With the passing of former Soviet leader Mikhail Gorbachev at age 91, in the midst of the Russian war on Ukraine, the stark contrast between the Gorbachev and Putin eras is taking shape.

Gorbachev ended the Cold War, lifted the Iron Curtain and freed the Jews from bondage in the Soviet Union. He was a healer. Current Russian President Vladimir Putin’s avoidance of Gorbachev’s funeral was a disgrace.

Gorbachev was a man who saw the beauty, the power and the opportunity that freedom could bring. He had an able, willing and great partner and cheerleader in U.S. President Ronald Reagan. When Reagan spoke in Berlin on June 12, 1987, and said, “Tear down this wall!” it did not fall on deaf ears. Gorbachev listened and granted Reagan’s request. One of the greatest moments in world history took place on Nov. 9, 1989 when the wall came down. Gorbachev made it happen. It was pure ecstasy.
The Cold War, for anyone who lived through it, was a nightmare; a throwback to the Middle Ages. During that era, Russia produced two things: steroid-dependent athletes and high-tech weapons. By 1975, the latter included 20,000 nuclear bombs. That number had almost doubled by the time Gorbachev took over. The Cuban missile crisis was fueled by the USSR and the Vietnam War was due in large part to Russian aggression.

Besides that, Russia during the Cold War was all about the KGB, intimidation, tyranny and repression. For the Jews, it was a nightmare. Communism had no room for religion, so Judaism was banned. The Jews of the Soviet Union were prevented from enjoying a Jewish education for 70 years.

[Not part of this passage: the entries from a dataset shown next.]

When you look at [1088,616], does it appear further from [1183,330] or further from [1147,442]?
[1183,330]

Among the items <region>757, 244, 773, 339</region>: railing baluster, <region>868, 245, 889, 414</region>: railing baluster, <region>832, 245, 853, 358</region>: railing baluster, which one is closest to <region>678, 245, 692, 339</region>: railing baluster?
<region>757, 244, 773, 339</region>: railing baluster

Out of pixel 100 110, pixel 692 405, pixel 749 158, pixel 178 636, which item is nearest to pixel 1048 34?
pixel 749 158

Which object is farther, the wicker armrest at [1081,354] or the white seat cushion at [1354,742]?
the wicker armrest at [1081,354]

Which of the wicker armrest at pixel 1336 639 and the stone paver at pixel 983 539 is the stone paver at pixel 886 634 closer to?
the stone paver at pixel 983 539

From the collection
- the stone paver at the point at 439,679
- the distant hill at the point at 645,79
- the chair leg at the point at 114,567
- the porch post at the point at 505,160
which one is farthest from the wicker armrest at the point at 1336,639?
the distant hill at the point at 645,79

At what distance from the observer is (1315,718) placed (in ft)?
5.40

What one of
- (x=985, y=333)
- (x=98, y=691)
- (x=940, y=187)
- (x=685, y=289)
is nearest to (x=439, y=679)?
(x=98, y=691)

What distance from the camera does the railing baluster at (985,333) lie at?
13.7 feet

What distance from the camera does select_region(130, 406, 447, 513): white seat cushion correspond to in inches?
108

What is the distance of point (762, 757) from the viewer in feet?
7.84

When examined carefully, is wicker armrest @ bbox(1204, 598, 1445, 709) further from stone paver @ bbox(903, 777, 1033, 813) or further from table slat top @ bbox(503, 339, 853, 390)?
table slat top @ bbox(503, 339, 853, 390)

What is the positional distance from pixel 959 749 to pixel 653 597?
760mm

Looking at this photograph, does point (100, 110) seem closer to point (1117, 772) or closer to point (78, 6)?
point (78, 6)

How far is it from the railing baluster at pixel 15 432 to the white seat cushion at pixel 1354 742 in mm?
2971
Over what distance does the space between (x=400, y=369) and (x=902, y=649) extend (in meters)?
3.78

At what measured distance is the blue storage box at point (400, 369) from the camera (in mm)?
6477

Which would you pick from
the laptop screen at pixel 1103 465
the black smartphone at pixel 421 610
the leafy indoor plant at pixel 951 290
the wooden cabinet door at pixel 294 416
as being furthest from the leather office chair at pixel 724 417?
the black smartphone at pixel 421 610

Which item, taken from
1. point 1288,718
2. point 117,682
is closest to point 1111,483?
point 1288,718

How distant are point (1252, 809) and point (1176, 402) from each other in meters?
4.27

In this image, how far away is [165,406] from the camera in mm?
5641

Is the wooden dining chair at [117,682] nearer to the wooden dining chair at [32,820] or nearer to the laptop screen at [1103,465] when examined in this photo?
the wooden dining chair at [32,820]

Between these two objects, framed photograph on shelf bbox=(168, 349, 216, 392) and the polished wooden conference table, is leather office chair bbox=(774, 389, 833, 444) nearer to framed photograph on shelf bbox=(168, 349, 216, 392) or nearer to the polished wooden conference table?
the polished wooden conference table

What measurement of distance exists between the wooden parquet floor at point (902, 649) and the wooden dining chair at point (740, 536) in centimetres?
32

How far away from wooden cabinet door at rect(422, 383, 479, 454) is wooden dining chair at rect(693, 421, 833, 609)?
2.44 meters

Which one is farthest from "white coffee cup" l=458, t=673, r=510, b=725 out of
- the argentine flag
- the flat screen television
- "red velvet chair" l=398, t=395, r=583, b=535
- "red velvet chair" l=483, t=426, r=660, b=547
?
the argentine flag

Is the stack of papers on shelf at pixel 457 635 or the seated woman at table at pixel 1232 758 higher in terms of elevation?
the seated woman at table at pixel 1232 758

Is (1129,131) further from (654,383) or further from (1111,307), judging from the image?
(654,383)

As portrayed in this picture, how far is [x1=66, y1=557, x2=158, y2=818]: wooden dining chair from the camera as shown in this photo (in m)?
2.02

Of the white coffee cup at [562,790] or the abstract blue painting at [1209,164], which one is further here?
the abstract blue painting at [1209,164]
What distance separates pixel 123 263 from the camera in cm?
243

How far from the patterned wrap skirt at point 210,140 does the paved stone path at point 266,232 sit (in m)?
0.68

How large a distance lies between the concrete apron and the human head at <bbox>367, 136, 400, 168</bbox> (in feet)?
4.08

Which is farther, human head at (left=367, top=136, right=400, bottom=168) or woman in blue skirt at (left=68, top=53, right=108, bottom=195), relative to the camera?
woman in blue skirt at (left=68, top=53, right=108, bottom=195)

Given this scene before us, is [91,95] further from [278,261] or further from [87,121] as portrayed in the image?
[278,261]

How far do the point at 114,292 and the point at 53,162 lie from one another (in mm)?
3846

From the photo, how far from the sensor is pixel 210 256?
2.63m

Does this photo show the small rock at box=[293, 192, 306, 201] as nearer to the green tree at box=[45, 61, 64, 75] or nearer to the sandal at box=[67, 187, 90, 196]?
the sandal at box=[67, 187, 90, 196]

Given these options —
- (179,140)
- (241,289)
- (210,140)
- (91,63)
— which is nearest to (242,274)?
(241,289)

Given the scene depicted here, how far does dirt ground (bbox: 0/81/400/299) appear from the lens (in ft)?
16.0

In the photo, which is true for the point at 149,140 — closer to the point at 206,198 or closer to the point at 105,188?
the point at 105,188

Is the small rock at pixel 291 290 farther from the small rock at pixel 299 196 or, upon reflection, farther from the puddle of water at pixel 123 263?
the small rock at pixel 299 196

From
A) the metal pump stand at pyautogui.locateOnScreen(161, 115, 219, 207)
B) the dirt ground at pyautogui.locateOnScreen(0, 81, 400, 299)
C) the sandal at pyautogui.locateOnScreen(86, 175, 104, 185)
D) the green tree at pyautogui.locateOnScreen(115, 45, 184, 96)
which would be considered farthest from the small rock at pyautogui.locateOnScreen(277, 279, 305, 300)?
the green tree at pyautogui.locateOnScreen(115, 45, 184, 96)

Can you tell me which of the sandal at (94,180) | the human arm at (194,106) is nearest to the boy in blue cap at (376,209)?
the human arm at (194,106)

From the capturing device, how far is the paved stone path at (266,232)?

The USSR made every attempt to try to destroy the State of Israel. They teamed up with Gamal Abdel Nasser of Egypt to take on Israel in 1967. They assisted Anwar Sadat in the Yom Kippur War of 1973 and inflicted terrible wounds on the Israeli people, with 2,656 Israeli soldiers killed. I lost many friends in the Yom Kippur War thanks to Russian armaments and advisers.

Mikhail Gorbachev put an end to this madness.

His glasnost (openness) and perestroika (restructuring) established a new world order. Although it took special requests from President Reagan, Gorbachev released the dissident Andrei Sakharov and many Jewish refuseniks. Without the struggle for Soviet Jewry, Gorbachev might never have acted. This was a testimony to the crucial role activism plays in making the world a better place. One of the chief activists who convinced Gorbachev to release Jewish refusenik Anatoly (Natan) Sharansky, who spent nine years in Soviet prisons, was Joe Mermelstein of blessed memory.

Gorbachev established a freedom of conscience law guaranteeing the right of people to “satisfy their spiritual needs.” Because of Gorbachev, a million Jews were allowed to emigrate from the Soviet Union. Because of Gorbachev, freedom reigned in Ukraine, the Baltics, Poland, Hungary, Romania and Czechoslovakia.

Vladimir Putin has reversed course. His absence at Gorbachev’s funeral speaks volumes. He has made a 180-degree turn. The hardliners in Russia simply could not come to grips with freedom. Indeed, Putin called the “collapse” of the Soviet Union the “greatest geopolitical catastrophe of the century.”

A friend of Gorbachev, Aleksei A. Venediktov, said that Gorbachev was “upset” about the Russian invasion of Ukraine and felt “his life’s work” had been undermined.

Vladimir Putin is living in the past and the past will come back to bite him. Unlike Gorbachev, who was a healer, Vladimir Putin is a warmonger. Hopefully, Russia will find its next Gorbachev sooner rather than later.

Joseph Frager is a lifelong activist and physician. He is chairman of Israel advocacy for the Rabbinical Alliance of America, chairman of the executive committee of American Friends of Ateret Cohanim and executive vice president of the Israel Heritage Foundation.